Quali sono i problemi principali secondo lei?
Due. Il primo riguarda la divulgazione sistematica degli ascolti. Le intercettazioni per il codice sono mezzi di ricerca della prova, una volta pubblicate nell’immaginario si trasformano fatalmente in prove fatte e finite. Invece devono sempre essere verificate, contestualizzate e depurate dal materiale privo di rilevo penale e comunque irrilevante. Il secondo problema riguarda il travolgimento dei diritti dei terzi coinvolti. Magari terzi che non hanno nulla a che vedere con la vicenda di reato e che restano impigliati nelle intercettazioni una volta diffuse.

L’impiego estensivo del trojan crea problemi nuovi?
Aggrava quelli esistenti. Il trojan è uno strumento micidiale che amplifica la capacità investigativa, ma d’altra parte acutizza tutti gli aspetti di violazione della riservatezza accendendo una luce a giorno sulla vita integrale di una persona.
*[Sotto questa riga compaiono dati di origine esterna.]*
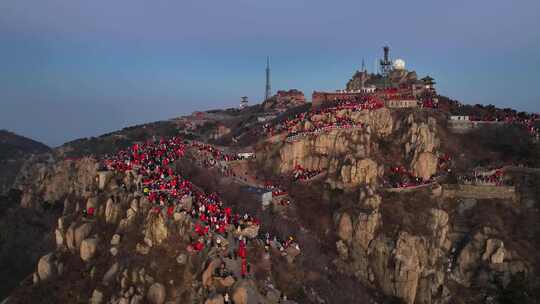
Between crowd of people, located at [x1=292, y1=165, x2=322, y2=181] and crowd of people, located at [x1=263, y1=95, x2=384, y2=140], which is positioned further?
crowd of people, located at [x1=263, y1=95, x2=384, y2=140]

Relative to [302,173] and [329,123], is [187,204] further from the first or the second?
[329,123]

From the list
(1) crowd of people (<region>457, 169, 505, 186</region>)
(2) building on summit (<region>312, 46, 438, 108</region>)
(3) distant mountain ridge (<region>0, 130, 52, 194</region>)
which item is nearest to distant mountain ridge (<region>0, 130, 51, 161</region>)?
(3) distant mountain ridge (<region>0, 130, 52, 194</region>)

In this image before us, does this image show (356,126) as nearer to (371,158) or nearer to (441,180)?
(371,158)

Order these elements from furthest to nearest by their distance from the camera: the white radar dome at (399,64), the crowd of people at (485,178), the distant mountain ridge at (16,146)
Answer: the distant mountain ridge at (16,146), the white radar dome at (399,64), the crowd of people at (485,178)

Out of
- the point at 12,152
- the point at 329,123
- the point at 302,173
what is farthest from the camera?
the point at 12,152

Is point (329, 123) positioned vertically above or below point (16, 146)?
above

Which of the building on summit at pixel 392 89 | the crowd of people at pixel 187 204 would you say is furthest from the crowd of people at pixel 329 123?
the crowd of people at pixel 187 204

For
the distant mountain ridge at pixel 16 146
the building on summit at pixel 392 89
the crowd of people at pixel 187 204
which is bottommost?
the crowd of people at pixel 187 204

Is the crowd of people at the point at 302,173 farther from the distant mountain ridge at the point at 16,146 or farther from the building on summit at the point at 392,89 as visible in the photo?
the distant mountain ridge at the point at 16,146

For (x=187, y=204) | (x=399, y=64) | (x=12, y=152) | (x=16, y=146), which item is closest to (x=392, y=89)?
(x=399, y=64)

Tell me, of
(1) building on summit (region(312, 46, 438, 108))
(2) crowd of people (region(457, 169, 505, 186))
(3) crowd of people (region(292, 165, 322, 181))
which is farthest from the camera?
(1) building on summit (region(312, 46, 438, 108))

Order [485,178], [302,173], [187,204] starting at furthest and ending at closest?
1. [302,173]
2. [485,178]
3. [187,204]

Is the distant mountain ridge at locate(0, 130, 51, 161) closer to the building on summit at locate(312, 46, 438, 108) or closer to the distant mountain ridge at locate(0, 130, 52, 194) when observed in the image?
the distant mountain ridge at locate(0, 130, 52, 194)

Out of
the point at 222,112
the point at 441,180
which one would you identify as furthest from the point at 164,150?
the point at 222,112
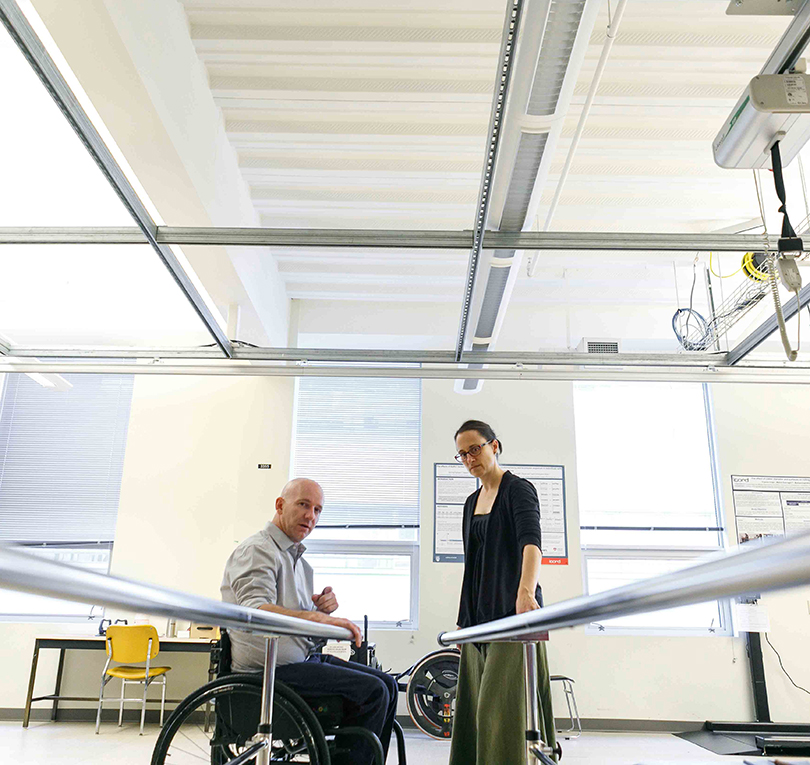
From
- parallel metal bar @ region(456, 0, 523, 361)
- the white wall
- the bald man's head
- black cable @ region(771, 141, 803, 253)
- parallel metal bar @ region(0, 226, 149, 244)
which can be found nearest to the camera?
parallel metal bar @ region(456, 0, 523, 361)

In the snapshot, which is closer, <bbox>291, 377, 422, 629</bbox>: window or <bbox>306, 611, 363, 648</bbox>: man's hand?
<bbox>306, 611, 363, 648</bbox>: man's hand

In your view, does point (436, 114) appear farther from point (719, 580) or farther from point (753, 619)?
point (753, 619)

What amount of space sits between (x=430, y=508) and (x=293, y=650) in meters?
4.11

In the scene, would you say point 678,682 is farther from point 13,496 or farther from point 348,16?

Strumenti così invasivi possono essere ragionevoli solo in contesti particolari, come mafia e terrorismo, che ne giustificano l’impiego.

Il governo vuole adesso ripristinare la procedibilità d’ufficio per una lunga serie di reati minori, nei giorni scorsi si era accusata la riforma Cartabia di favorire l’impunità nei casi in cui manca la querela. Che ne pensa?
A me è sembrata da subito una polemica mal posta. La riforma Cartabia è stata conseguente con quarant’anni di dibattito e di invocazione di una riduzione dell’ambito del penalmente rilevante. Ha scommesso su alcuni istituti: deflazione processuale, particolare tenuità del fatto, procedibilità a querela per cercare di ridurre l’ambito penale. Ma va detta una cosa. Prevedere la querela non significa fare una depenalizzazione. La querela è uno strumento di «restituzione» del conflitto alle parti. Lo Stato prevedendo la querela non manifesta il disinteresse ad agire ma semplicemente subordina il proprio interesse a quello della parte, quando i valori in gioco sono principalmente privatistici. Tant’è che se la parte manifesta la volontà di agire lo stato la accompagna e dà seguito a quell’interesse. Bene. Adesso si vuole introdurre la procedibilità d’ufficio per tutti i reati a querela quando è prevista l’aggravante del metodo mafioso? D’accordo. Ma si poteva fare prima, durante e dopo la riforma Cartabia.

La maggioranza ha detto – anche formalmente approvando un ordine del giorno – che intende ritornare al regime della prescrizione sostanziale. Abbandonando quindi il nuovo istituto della improcedibilità introdotto dalla riforma. È favorevole?
Penso che la cosa veramente importante sia stata superare il grosso limite della riforma Bonafede, quando si era sostanzialmente introdotto il processo senza fine. Dopo di che se adesso si intende tornare in pieno al regime della prescrizione sostanziale dal mio punto di vista non posso che condividere.

Abuso d’ufficio. Il ministro Nordio ha detto giovedì alla camera che fosse per lui abolirebbe il reato. Ma che comunque sarà ridimensionato. Lei è d’accordo?
Ben venga la ricerca di una migliore tipizzazione di questo ma soprattutto di altri reati contro la pubblica amministrazione. A mio avviso oggi sono soprattutto altre fattispecie ad avere uno spettro applicativo eccessivamente ampio, con l’effetto di creare un’eccedenza punitiva.

Si riferisce per esempio al reato di traffico di influenza?
Sì. È un reato emblematico di una tipicità debole, persino ubiquitaria cioè imprevedibile. Soprattutto in un contesto come il nostro dove non c’è una chiara distinzione tra l’influenza illecita e l’influenza lecita e non c’è ancora una disciplina chiara dell’attività di lobbing.